If you go over, your sticker simply won't upload. There's no warning in the Telegram client; you just get a generic error. Tools like SticKit show the live size while you edit so you can rein in complexity before you hit the wall.

What inflates TGS size

  • Bezier paths with hundreds of points (a complex font glyph at large size)
  • Many independent layers each with their own keyframes
  • Long animations — every keyframe adds bytes
  • High-precision floats — Telegram's TGS validator clamps decimals, but your generator might not
  • Raster images embedded as base64 — these are not allowed and rejected

Canvas: 512×512 for stickers, 100×100 for emoji

Regular stickers render in a 512×512 square. Custom emoji are 100×100 — Telegram tightened this to keep emoji rows scannable in a chat. If you make a sticker at 512 and convert to emoji at 100, line widths and small details vanish.

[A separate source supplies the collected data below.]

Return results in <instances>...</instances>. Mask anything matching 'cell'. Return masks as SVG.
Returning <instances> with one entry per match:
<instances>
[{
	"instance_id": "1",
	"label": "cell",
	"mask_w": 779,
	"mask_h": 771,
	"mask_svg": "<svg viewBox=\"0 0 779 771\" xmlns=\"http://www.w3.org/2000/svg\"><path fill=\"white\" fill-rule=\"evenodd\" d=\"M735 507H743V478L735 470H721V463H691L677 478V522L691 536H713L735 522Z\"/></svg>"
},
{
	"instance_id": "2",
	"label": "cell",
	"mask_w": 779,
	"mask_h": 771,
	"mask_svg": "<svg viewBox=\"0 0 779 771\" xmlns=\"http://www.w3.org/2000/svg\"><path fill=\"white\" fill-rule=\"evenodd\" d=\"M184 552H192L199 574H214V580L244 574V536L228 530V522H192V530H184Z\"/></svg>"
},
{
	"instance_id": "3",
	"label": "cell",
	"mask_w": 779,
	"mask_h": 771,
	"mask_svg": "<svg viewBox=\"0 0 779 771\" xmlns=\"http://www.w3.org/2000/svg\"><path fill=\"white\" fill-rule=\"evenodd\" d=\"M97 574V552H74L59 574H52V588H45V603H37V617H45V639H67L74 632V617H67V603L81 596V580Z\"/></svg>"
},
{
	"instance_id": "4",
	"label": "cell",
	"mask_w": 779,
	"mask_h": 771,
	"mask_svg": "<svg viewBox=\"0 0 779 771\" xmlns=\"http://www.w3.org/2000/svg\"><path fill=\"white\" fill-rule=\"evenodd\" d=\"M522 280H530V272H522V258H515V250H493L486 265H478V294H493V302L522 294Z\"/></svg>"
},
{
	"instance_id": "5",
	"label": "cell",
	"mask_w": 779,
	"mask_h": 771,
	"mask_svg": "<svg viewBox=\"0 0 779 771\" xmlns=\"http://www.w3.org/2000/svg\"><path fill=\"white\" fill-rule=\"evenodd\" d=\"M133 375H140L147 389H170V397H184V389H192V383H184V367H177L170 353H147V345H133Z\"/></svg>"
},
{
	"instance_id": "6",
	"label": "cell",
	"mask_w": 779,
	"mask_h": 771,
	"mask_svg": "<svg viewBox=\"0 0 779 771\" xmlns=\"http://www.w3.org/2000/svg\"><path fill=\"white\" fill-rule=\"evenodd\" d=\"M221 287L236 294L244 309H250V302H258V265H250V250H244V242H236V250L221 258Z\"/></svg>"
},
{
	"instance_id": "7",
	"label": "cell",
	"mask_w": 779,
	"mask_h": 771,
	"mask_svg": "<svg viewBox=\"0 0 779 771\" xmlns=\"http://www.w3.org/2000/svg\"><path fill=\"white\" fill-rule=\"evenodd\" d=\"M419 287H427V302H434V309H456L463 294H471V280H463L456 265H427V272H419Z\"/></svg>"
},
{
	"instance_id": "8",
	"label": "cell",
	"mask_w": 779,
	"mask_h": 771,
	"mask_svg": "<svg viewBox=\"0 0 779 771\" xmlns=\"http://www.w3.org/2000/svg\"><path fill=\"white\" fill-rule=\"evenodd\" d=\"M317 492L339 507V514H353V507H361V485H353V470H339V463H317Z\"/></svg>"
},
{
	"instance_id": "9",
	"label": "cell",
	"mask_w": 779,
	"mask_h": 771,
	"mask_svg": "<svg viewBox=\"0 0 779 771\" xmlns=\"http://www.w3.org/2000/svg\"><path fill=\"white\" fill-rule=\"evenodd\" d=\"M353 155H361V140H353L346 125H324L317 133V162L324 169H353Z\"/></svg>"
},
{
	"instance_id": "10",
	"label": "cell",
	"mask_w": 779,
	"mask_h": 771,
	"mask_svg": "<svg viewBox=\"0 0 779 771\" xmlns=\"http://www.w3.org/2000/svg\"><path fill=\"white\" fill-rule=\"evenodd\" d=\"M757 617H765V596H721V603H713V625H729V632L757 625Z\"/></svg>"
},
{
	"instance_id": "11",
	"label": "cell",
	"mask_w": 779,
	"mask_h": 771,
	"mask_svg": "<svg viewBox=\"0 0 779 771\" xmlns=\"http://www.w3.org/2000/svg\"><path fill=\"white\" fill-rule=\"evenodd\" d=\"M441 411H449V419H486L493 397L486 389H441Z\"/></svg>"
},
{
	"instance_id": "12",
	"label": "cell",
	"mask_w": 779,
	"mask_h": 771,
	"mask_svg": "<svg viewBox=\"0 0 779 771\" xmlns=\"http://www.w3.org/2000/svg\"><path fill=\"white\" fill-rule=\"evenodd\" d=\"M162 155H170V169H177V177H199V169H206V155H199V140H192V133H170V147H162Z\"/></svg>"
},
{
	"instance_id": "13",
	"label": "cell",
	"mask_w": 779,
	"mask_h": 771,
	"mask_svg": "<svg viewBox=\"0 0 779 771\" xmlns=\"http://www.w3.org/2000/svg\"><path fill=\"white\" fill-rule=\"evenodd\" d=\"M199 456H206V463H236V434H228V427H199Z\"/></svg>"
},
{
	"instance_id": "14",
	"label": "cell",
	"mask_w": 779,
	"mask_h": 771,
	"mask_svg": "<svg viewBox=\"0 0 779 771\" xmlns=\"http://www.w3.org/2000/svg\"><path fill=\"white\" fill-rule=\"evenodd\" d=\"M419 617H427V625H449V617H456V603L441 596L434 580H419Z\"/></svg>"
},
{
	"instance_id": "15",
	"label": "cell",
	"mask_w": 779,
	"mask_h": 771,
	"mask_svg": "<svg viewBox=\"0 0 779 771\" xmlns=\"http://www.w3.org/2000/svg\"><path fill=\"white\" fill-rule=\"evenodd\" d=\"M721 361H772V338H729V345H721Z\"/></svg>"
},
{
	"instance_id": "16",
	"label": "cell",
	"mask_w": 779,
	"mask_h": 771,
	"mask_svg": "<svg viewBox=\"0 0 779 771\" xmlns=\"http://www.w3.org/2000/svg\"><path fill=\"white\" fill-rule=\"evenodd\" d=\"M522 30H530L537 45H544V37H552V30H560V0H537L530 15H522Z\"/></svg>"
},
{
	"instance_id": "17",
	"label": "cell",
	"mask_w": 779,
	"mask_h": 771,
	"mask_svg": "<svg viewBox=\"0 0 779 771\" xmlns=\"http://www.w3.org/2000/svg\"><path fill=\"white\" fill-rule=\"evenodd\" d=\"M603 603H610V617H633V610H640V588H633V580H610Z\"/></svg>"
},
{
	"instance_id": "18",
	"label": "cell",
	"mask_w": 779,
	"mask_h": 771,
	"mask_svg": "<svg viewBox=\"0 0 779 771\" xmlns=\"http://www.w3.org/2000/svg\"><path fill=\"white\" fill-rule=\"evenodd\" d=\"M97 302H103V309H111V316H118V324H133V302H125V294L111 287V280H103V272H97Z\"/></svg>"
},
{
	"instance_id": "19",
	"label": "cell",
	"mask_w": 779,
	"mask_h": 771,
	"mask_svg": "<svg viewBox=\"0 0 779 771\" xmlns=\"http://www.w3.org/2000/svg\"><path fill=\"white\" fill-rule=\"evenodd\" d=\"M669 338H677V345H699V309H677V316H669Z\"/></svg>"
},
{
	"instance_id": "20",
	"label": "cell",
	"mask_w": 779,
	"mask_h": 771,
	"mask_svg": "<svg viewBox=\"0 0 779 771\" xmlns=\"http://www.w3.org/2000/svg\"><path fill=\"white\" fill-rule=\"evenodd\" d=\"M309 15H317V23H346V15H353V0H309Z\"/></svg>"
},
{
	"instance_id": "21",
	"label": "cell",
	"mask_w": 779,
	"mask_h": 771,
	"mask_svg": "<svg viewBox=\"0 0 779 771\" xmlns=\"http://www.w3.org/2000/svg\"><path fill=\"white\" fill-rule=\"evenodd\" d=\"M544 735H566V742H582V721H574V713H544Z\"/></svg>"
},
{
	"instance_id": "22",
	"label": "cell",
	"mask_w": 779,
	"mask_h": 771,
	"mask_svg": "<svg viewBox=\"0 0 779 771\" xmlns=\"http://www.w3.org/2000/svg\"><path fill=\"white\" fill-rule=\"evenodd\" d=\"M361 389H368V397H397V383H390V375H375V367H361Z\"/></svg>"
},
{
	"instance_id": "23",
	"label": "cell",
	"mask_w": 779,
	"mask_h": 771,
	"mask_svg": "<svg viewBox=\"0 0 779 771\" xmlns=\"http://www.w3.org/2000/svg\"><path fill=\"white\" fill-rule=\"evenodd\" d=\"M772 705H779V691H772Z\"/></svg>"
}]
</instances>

Designing for emoji from the start works better: chunkier strokes, fewer layers, simpler shapes.

Practical takeaways

  • Always check the live size meter — 64 KB is hard, not soft
  • One layer beats five whenever the visual works the same
  • Keep animations short: most readable stickers loop in under 2 seconds
  • Heavy fonts (Bungee Outline, Tilt Prism) inflate paths fast — pick simpler fonts for long words
  • Vector shadows are cheap; raster shadows are impossible

TGS is a constraint that pushes you toward better design. The 64 KB ceiling forces every sticker to earn its weight, and animations that respect it — short, focused, vector — are the ones people actually use.